À tout hasard je t’envoie la proclamation de Dessalines à Saint-Domingue ; elle est bien remarquable. J’ai fait parvenir un mot à l’infortuné de Traz dont tu me parles et j’en ai écrit directement à Mathieu. Le préfet a promis de s’en occuper ; il le lui doit en effet, certes, il le lui doit. Malheureux homme ! et son père ! Tu ne serais pas ce père, mais en vérité aussi j’ai quelque chose de digne de toi, c’est tout ce que j’ai de passion pour toi. Tu sais que Benjamin va à Genève et qu’il te prie de ne pas le dire. Je suis charmée de cette résolution ; n’écris point avant de l’avoir vu ? Je trouve que le considérant du budget n’annonce pas la paix continentale ; on n’y croit pas non plus ici, parce qu’il est certain que la Russie a une armée dont tous les généraux sont déjà nommés. J’ai bien fait de choisir ce moment pour aller en Allemagne. J’attends encore deux courriers de Suisse pour partir ; mon âme est encore trop ébranlée. Des lettres de Berlin me donnant presque la certitude d’une réception très flatteuse, c’est toujours bon à constater. Tu as bien raison de dire que Weimar m’aura été utile ; il s’est répandu de là une vive bienveillance pour moi ; on ne peut pas comparer la bienveillance de ce pays à celle d’aucun autre, parce que ce sont des gens qui n’ont jamais connu le dédain. Ils s’indignent, ils haïssent, mais la médiocrité n’y déprécie jamais la supériorité ; nous parlerons de tout cela ; j’ai vraiment beaucoup à parler philosophie, littérature, caractère national, je t’amuserai, j’en suis sûre et, si je puis, je lutterai contre l’idée de l’exil ; c’est ton affaire à toi de me trouver le meilleur moyen de m’en tirer, et tu m’en tireras par une lettre à propos, n’est-ce pas, mon ange ? Mais que, dans chacune de tes lettres, il y ait une page sur ta santé, je te conjure de ne pas faire sur cela la mijaurée ; pardonne l’impertinente expression, mais je ne te dirai pas un mot sur les chemins, mais je ne ferai pas regarder à ma voiture si tu manques à ces détails que j’implore. Adieu.
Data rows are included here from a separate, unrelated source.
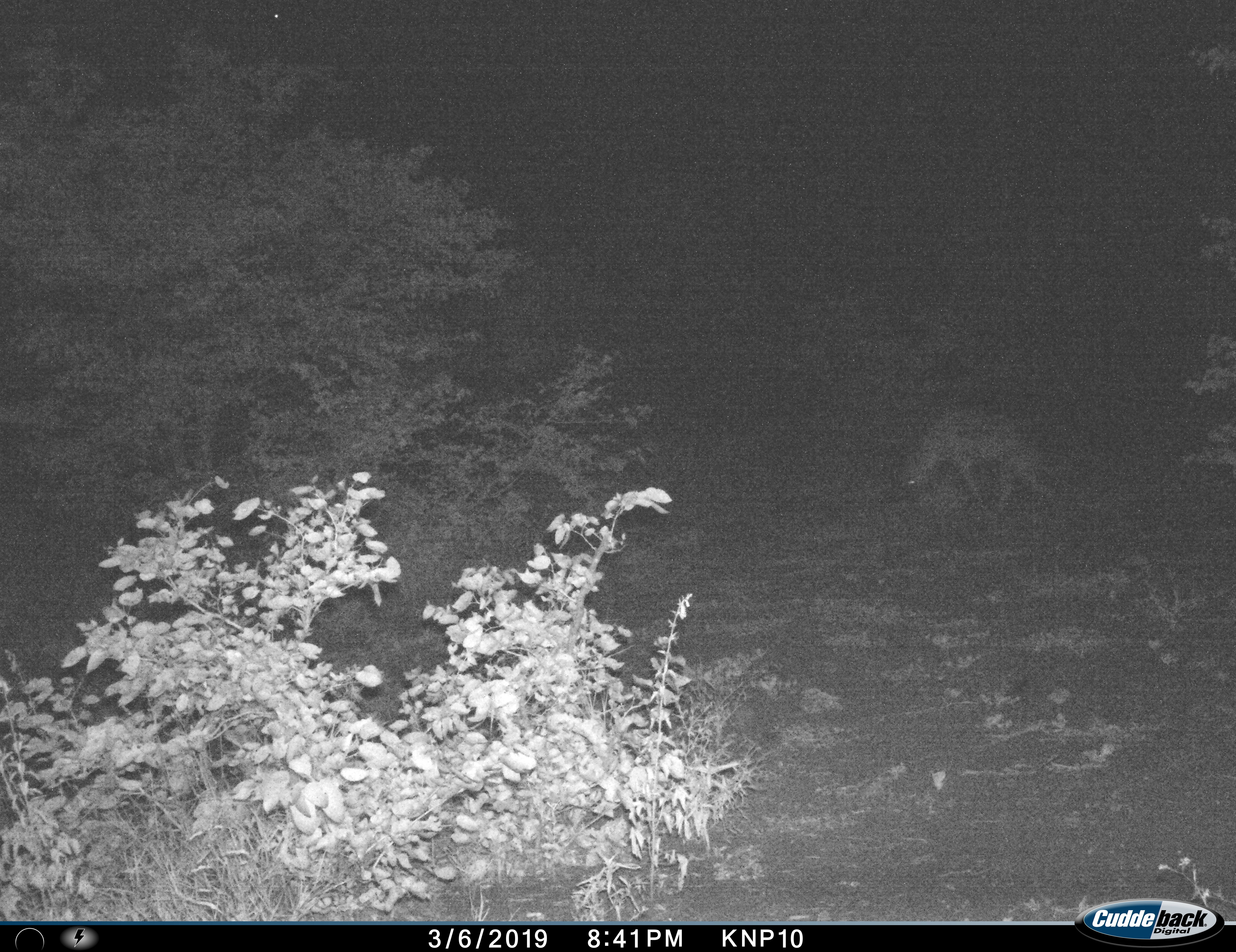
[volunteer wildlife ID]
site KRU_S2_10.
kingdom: Animalia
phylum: Chordata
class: Mammalia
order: Carnivora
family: Hyaenidae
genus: Crocuta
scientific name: Crocuta crocuta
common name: spotted hyena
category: hyenaspotted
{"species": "hyenaspotted (spotted hyena) (Crocuta crocuta)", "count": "1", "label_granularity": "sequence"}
Weimar, ce 29 février 1804.

Je pars demain pour Berlin, cher ami, et je mettrai les dernières lignes à cette lettre en montant en voiture. Ne t’inquiète pas si les courriers manquent pendant quinze jours ; il faudra ce tems pour rétablir la régularité de la correspondance. Je remettrai une lettre pour toi à Benjamin, et mon fils t’écrira de Leipzig et moi de la poste après ma séparation de Benjamin. Je ne me mets en route qu’après avoir reçu une lettre de toi. J’ai conservé de ma dernière épreuve un ébranlement qui m’est pénible. Mille faux bruits se répandent sur la France ; mande-moi, je te prie, ce que tu sais de Moreau et ce qu’on croit qui lui arrivera ; je l’ai connu et sa pensée me touche.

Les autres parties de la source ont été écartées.